Er schwieg eine Weile und fuhr dann fort: «Ich dachte mir schon, daß Katz sich rächen möchte, wenn er wieder nach Kopenhagen kommt, aber das muß unter allen Umständen verhindert werden. Nicht aus Rücksicht gegenüber Jan Helmer und seinen Freunden, sondern weil wir ganz einfach jedes unnötige Risiko vermeiden müssen. Deshalb werden Sie Katz nach Kopenhagen folgen und darüber wachen, daß er meine Befehle bis ins kleinste Detail ausführt. Sollte Katz seinen Rachegelüsten trotz meiner Warnung nachgeben, dann wissen Sie, was Sie zu tun haben.»

«Jawohl.»

«Gut, ich verlasse mich auf Sie, Wolf. Ihre Belohnung wird dem entsprechen, was Sie leisten. Die vor uns liegende Aufgabe ist so wichtig, daß nichts schiefgehen darf, absolut nichts!»

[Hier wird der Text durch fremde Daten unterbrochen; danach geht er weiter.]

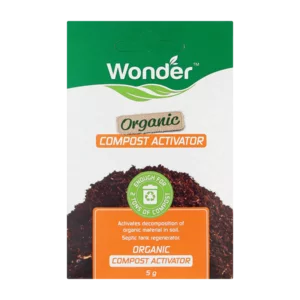 Wonder Organic Compost Activator Fertiliser 5g Wonder Organic Compost Activator Fertiliser 5g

Wolf schwieg eine Weile, dann fragte er vorsichtig: «Glauben Sie denn, daß Katz es wagen wird, Ihren Befehlen zuwiderzuhandeln?»

«Ich will es gar nicht erst darauf ankommen lassen», entgegnete Walther barsch. «Wenn ich ihn nicht gewarnt hätte, wäre er diesem Jan Helmer zweifellos zu Leibe gegangen. Wie es jetzt steht, weiß ich nicht genau. Hoffentlich wagt er es nicht. Es wäre schade um ihn, er ist ein tüchtiger Mann.»

Aber im Hinblick auf die Wirkung seiner Warnung irrte sich der Spionagechef gründlich. Als Paul Katz die Treppen zu dem wartenden Auto hinabstieg, zischte er böse zwischen halbgeschlossenen Lippen: «Warte nur, Jan Helmer, mit dir werde ich trotzdem abrechnen!»